>> Start
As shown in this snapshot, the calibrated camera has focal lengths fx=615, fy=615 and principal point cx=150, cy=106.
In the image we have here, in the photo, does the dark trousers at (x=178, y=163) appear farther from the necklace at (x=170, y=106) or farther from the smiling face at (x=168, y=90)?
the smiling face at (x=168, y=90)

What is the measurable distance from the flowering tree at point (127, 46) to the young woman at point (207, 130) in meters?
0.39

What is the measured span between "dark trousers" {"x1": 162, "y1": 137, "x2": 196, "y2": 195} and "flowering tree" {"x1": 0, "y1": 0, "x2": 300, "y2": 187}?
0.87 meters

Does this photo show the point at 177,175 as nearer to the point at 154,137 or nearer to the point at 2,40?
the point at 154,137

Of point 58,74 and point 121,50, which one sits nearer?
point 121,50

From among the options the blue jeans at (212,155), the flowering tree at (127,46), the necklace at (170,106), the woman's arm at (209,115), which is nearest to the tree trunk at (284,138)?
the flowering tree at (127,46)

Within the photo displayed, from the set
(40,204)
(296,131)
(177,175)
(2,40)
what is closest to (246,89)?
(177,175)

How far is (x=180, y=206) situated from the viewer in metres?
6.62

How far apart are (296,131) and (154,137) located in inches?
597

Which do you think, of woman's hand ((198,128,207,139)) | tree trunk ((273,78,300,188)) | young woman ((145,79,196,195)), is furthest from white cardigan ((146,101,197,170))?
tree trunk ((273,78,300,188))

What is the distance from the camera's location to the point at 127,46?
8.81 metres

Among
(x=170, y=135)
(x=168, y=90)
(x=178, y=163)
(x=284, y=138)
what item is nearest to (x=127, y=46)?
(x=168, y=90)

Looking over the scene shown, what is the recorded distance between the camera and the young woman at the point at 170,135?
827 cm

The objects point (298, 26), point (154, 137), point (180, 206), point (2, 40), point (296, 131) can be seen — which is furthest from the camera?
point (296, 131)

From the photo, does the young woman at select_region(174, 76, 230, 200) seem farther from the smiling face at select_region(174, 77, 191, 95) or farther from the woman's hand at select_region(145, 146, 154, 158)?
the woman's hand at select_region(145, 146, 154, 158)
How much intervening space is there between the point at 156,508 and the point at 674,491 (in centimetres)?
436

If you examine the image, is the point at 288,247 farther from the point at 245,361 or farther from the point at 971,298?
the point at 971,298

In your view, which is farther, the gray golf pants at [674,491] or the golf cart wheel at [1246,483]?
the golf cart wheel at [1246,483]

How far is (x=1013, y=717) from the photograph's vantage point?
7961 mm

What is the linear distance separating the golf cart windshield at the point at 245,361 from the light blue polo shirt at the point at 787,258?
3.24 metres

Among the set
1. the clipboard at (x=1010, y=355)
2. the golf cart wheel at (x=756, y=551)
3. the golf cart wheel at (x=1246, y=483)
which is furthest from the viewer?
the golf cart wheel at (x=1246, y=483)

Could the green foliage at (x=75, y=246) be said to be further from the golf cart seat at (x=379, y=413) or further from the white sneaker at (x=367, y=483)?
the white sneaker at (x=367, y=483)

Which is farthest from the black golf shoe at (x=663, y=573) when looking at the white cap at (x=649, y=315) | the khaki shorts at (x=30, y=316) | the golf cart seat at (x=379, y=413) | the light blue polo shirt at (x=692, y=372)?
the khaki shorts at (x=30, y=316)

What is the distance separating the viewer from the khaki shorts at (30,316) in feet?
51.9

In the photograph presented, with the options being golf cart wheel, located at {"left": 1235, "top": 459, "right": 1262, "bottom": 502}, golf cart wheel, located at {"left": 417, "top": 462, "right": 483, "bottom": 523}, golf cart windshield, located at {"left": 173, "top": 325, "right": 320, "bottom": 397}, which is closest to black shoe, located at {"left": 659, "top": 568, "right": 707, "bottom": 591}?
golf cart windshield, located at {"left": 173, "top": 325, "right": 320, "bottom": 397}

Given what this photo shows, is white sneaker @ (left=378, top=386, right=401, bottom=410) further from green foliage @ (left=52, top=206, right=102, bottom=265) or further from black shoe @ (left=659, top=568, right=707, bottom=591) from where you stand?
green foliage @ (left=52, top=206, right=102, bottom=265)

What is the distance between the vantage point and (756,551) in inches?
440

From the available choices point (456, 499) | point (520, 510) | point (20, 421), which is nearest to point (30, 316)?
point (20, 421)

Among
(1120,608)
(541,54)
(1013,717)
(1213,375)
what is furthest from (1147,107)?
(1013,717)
>> End
Reproduce all of the items above word for word, changing nothing and adding nothing.

> **EXERCISE RESPONSE**
As shown in this snapshot, the calibrated camera has focal lengths fx=615, fy=615 and principal point cx=150, cy=106.
In the image we have here, in the photo, does the dark trousers at (x=178, y=163) appear farther from the necklace at (x=170, y=106) or farther from the smiling face at (x=168, y=90)?
the smiling face at (x=168, y=90)

What is the measurable distance from the flowering tree at point (127, 46) to the young woman at point (207, 130) in meters?
0.39

What is the measured span between "dark trousers" {"x1": 162, "y1": 137, "x2": 196, "y2": 195} and "flowering tree" {"x1": 0, "y1": 0, "x2": 300, "y2": 187}?
0.87 meters

Does this photo show the point at 177,175 as nearer to the point at 154,137 or nearer to the point at 2,40?
the point at 154,137

Of point 58,74 and point 121,50, which one sits nearer?
point 121,50

From among the options the blue jeans at (212,155), the flowering tree at (127,46), the necklace at (170,106), the woman's arm at (209,115), which is nearest to the tree trunk at (284,138)?
the flowering tree at (127,46)

Within the photo displayed, from the set
(40,204)
(296,131)
(177,175)
(2,40)
what is closest to (246,89)?
(177,175)

How far is (x=180, y=206) situated from the viewer in metres?
6.62

How far apart are (296,131) and (154,137) located in inches?
597

Which do you think, of woman's hand ((198,128,207,139)) | tree trunk ((273,78,300,188)) | young woman ((145,79,196,195)), is furthest from white cardigan ((146,101,197,170))?
tree trunk ((273,78,300,188))

What is the distance from the camera's location to the point at 127,46?
8.81 metres

Among
(x=170, y=135)
(x=168, y=90)
(x=178, y=163)
(x=284, y=138)
what item is nearest to (x=127, y=46)?
(x=168, y=90)

Looking over the scene shown, what is the recorded distance between the camera and the young woman at the point at 170,135?
827 cm

The objects point (298, 26), point (154, 137), point (180, 206), point (2, 40), point (296, 131) can be seen — which is furthest from the camera?
point (296, 131)

From the photo, does the young woman at select_region(174, 76, 230, 200) seem farther from the smiling face at select_region(174, 77, 191, 95) or farther from the woman's hand at select_region(145, 146, 154, 158)?
the woman's hand at select_region(145, 146, 154, 158)
How much intervening space is there between the point at 156,508 and the point at 674,491 (in centimetres)?
436

If you examine the image, is the point at 288,247 farther from the point at 245,361 or farther from the point at 971,298?
the point at 971,298

In your view, which is farther, the gray golf pants at [674,491] or the golf cart wheel at [1246,483]?
the golf cart wheel at [1246,483]

How far is (x=1013, y=717) from the photograph's vantage point?
7961 mm

What is the linear distance separating the golf cart windshield at the point at 245,361 from the light blue polo shirt at the point at 787,258?
3.24 metres

Among the set
1. the clipboard at (x=1010, y=355)
2. the golf cart wheel at (x=756, y=551)
3. the golf cart wheel at (x=1246, y=483)
which is furthest from the viewer?
the golf cart wheel at (x=1246, y=483)

Could the green foliage at (x=75, y=246) be said to be further from the golf cart seat at (x=379, y=413) or further from the white sneaker at (x=367, y=483)?
the white sneaker at (x=367, y=483)

Which is farthest from the black golf shoe at (x=663, y=573) when looking at the white cap at (x=649, y=315) | the khaki shorts at (x=30, y=316) | the golf cart seat at (x=379, y=413) | the light blue polo shirt at (x=692, y=372)?
the khaki shorts at (x=30, y=316)

What is the distance separating the viewer from the khaki shorts at (30,316) in feet?
51.9

In the photograph presented, with the options being golf cart wheel, located at {"left": 1235, "top": 459, "right": 1262, "bottom": 502}, golf cart wheel, located at {"left": 417, "top": 462, "right": 483, "bottom": 523}, golf cart windshield, located at {"left": 173, "top": 325, "right": 320, "bottom": 397}, which is closest to black shoe, located at {"left": 659, "top": 568, "right": 707, "bottom": 591}?
golf cart windshield, located at {"left": 173, "top": 325, "right": 320, "bottom": 397}

Given what this photo shows, is white sneaker @ (left=378, top=386, right=401, bottom=410) further from green foliage @ (left=52, top=206, right=102, bottom=265) or further from black shoe @ (left=659, top=568, right=707, bottom=591) from where you stand?
green foliage @ (left=52, top=206, right=102, bottom=265)

What is the distance between the vantage point and (756,551) in inches?
440

From the available choices point (456, 499) | point (520, 510) | point (20, 421), which is nearest to point (30, 316)?
point (20, 421)

Among
(1120,608)
(541,54)
(1013,717)
(1213,375)
what is furthest from (1147,107)?
(1013,717)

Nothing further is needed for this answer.